**What the task asks**
Please quote every item below word for word, keeping each line unchanged.

**Data to process**
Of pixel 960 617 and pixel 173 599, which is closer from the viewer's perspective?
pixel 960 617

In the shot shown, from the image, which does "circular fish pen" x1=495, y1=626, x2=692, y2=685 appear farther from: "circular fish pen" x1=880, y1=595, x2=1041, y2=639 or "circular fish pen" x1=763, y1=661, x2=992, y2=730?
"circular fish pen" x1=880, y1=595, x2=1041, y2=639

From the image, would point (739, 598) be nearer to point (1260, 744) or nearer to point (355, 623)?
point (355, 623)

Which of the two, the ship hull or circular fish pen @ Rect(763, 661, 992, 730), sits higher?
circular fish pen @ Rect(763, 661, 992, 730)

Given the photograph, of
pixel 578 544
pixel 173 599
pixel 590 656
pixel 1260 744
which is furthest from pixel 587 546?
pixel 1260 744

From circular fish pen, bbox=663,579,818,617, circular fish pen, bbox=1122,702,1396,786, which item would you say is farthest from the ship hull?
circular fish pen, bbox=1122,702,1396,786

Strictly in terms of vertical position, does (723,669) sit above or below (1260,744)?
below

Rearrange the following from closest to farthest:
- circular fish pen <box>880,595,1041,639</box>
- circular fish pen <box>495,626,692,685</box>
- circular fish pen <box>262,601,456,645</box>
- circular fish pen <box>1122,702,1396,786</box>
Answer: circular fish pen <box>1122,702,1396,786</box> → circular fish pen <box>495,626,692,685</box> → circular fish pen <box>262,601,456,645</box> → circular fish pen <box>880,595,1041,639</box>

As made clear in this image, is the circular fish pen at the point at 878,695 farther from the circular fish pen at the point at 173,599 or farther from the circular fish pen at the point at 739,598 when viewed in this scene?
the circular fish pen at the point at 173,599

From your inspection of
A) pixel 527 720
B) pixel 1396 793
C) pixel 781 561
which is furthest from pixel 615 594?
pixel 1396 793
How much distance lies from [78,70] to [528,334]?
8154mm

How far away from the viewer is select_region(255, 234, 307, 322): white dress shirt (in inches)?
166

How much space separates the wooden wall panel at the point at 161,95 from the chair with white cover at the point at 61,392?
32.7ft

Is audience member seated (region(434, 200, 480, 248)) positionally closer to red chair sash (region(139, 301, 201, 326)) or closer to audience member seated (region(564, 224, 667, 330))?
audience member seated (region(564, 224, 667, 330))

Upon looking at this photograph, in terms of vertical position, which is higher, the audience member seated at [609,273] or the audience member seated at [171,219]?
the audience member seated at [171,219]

**Exercise output**
Of pixel 960 617 and pixel 173 599, which is closer from the viewer's perspective?
pixel 960 617

In the shot shown, from the image, which does "circular fish pen" x1=495, y1=626, x2=692, y2=685 appear farther from: "circular fish pen" x1=880, y1=595, x2=1041, y2=639 or "circular fish pen" x1=763, y1=661, x2=992, y2=730?
"circular fish pen" x1=880, y1=595, x2=1041, y2=639

From the image, would point (739, 598) be nearer to point (1260, 744) or nearer to point (355, 623)?
point (355, 623)

Which of the two, the ship hull or circular fish pen @ Rect(763, 661, 992, 730), sits higher?
circular fish pen @ Rect(763, 661, 992, 730)

Given the photograph, of
pixel 578 544
pixel 173 599
pixel 590 656
pixel 1260 744
which is furthest from pixel 587 546?
pixel 1260 744

From circular fish pen, bbox=663,579,818,617, circular fish pen, bbox=1122,702,1396,786, which item would you say is farthest from the ship hull?
circular fish pen, bbox=1122,702,1396,786

Strictly in terms of vertical position, does (723,669) sit above or below (1260,744)?
below

Rearrange the following from closest to farthest:
- circular fish pen <box>880,595,1041,639</box>
- circular fish pen <box>495,626,692,685</box>
- circular fish pen <box>262,601,456,645</box>
- circular fish pen <box>1122,702,1396,786</box>
Answer: circular fish pen <box>1122,702,1396,786</box> → circular fish pen <box>495,626,692,685</box> → circular fish pen <box>262,601,456,645</box> → circular fish pen <box>880,595,1041,639</box>

As made clear in this image, is the circular fish pen at the point at 878,695 farther from the circular fish pen at the point at 173,599 or farther from the circular fish pen at the point at 739,598 when viewed in this scene?
the circular fish pen at the point at 173,599

From your inspection of
A) pixel 527 720
B) pixel 1396 793
C) pixel 781 561
which is furthest from pixel 615 594?
pixel 1396 793
How much distance lies from [78,70] to [528,334]?
8154mm

How far away from the viewer is select_region(255, 234, 307, 322): white dress shirt (in inches)?
166

How much space separates the wooden wall panel at the point at 161,95 from the chair with white cover at the point at 61,392?
32.7ft

Is audience member seated (region(434, 200, 480, 248)) positionally closer to red chair sash (region(139, 301, 201, 326)) or closer to audience member seated (region(564, 224, 667, 330))?
audience member seated (region(564, 224, 667, 330))

Upon looking at this photograph, in terms of vertical position, which is higher, the audience member seated at [609,273] or the audience member seated at [171,219]?
the audience member seated at [171,219]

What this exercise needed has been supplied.